S ≥ (5) (30) ….. (6) surgeries
M ≥ (10) (30) ….. (7) medical cases
The LP is now formulated and can be solved by graphical method or by
using any software.
4. 4
CHAPTER 5: Linear Programming
Objective Questions:
1. Shadow price in an LP problem is:
√a. the coefficient of the slack variable.
b. the idle capacity available within a constraint.
c. the effect on the other objective function.
d. the diseconomy of scale.
2. If there are three (3) decision variables, the constraints involving all
three decision variables would be:
a. lines
√b. planes
c. 3-dimensional cuboids
d. n (more than 3)-dimensional figures.
3. The mathematical discipline that has much application in Linear
Programming is:
a. Probability theory
b. Queuing theory
c. Ontology
√d. Topology
4. In Linear Programming (LP) what is optimized?
a. Constraints
√b. Objective function
c. Decision variables
d. Slack variables
5. Formulation of a Linear Programming problem consists of drawing up:
a. Decision variables
b. Constraints
c. Objective function
√d. All of the above
6. In an LP, inequities are used in:
√a. constraints
b. objective function
c. a & b
d. none of the above
7. Goal Programming can be useful when the optimization problem has:
a. one specific or unique goal.
b. goals instead of constraints.
√c. multiple objectives.
5. 5
d. decision variables that cannot take fractional value.

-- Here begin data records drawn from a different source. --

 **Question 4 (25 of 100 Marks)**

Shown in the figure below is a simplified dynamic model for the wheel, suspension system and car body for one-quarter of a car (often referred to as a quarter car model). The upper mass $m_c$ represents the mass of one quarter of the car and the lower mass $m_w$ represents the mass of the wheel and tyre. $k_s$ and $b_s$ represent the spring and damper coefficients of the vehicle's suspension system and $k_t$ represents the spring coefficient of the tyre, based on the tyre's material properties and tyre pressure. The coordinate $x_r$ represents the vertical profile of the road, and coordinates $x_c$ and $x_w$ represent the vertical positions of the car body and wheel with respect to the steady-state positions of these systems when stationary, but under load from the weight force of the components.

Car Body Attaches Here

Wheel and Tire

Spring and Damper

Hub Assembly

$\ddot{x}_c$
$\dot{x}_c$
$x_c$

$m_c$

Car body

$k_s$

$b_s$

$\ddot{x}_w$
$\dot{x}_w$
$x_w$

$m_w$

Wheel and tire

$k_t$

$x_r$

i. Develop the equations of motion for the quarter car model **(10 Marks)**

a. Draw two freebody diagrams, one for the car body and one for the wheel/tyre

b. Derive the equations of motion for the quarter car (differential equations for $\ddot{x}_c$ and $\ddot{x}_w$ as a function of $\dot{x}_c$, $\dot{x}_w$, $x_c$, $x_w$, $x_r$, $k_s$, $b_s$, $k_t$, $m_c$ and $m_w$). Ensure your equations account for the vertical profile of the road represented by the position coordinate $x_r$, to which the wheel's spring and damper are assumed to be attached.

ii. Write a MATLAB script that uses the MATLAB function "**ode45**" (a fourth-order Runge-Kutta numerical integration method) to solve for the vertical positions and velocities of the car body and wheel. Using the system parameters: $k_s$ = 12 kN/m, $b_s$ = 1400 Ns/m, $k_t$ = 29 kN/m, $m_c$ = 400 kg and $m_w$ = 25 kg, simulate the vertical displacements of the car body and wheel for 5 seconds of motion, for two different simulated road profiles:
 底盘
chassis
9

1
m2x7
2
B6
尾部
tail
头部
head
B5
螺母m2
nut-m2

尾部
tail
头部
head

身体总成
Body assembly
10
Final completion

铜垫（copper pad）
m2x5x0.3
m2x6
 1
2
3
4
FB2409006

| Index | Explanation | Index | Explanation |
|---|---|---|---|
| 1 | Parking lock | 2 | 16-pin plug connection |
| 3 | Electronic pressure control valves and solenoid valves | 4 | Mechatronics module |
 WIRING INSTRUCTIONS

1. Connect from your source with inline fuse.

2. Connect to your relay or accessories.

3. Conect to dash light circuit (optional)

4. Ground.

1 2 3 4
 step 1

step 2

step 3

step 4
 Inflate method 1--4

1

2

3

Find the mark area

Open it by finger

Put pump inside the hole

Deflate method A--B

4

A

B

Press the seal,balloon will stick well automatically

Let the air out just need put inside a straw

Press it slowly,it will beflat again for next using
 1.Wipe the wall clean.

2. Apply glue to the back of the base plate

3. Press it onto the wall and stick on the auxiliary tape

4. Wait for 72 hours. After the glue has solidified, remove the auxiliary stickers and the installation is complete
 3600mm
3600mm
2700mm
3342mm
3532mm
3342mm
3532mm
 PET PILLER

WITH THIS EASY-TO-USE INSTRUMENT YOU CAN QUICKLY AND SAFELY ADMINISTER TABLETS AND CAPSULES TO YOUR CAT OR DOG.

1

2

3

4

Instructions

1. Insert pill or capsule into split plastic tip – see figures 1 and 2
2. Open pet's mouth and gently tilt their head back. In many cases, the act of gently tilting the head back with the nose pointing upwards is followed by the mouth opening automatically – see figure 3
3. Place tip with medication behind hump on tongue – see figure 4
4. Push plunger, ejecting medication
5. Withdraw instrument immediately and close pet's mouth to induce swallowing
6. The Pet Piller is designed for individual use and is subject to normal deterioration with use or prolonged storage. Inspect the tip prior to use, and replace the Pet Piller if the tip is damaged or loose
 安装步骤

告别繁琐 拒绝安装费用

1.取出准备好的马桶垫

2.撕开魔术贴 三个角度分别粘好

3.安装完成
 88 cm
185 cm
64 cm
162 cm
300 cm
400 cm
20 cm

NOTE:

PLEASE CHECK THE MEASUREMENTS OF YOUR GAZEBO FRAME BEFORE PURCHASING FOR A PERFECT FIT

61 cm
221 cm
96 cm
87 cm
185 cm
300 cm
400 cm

8. For the case when the decision variable cannot take fractional values,
a technique related to Linear Programming can be used. It is called:
a. Goal programming
b. Dynamic programming
√c. Integer programming
d. None of the above
9. Regarding decision variables, in a Linear Programming, it is assumed
that:
a. there are economies of scale.
√b. there are no interactions between the decision variables.
c. they are free to take any value.
d. all of the above.
10.One of the pioneers in formulating the procedure of Linear
Programming technique has been:
√a. G.B. Dantzig
b. Edward Deming
c. Frederick W. Taylor
d. Phil Crosby
11.Linear programming finds use in:
a. Production planning
b. Product-mix decisions
c. Capital budgeting
√d. All the above
12.When there are multiple objectives, we can use:
√a. Goal programming
b. Dynamic programming
c. Integer programming
d. None of the above
13.An iterative mathematical procedure used to solve a Linear
programming problem is:
a. Interpoint Savings method
b. Kilbridge & Wester method
c. Delphi method
√d. Simplex method
6. 6
14.The following is a variant of Linear Programming:
a. Bayesian analysis
b. Strings & Weights analog method
√c. Transportation problem
d. None of the above
15.Simplex routine is basically a technique for::
√a. maximizing
b. minimizing
c. a & b
d. none of the above
16.Strings & Weights method is used in:
a. Purchasing
√b. Warehouse location.
c. Linear Programming
d. Dynamic Programming
17.Transportation problem is related to:
√a. Linear programming
b. Purchase price decisions
c. Inventory control under uncertainty
d. Vehicle route scheduling
18.In Linear programming, the optimum solution lies:
a. within the feasible region.
b. in line with a binding constraint.
c. in line with a slack constraint.
√d. at one of the corners of the feasible region (polygon).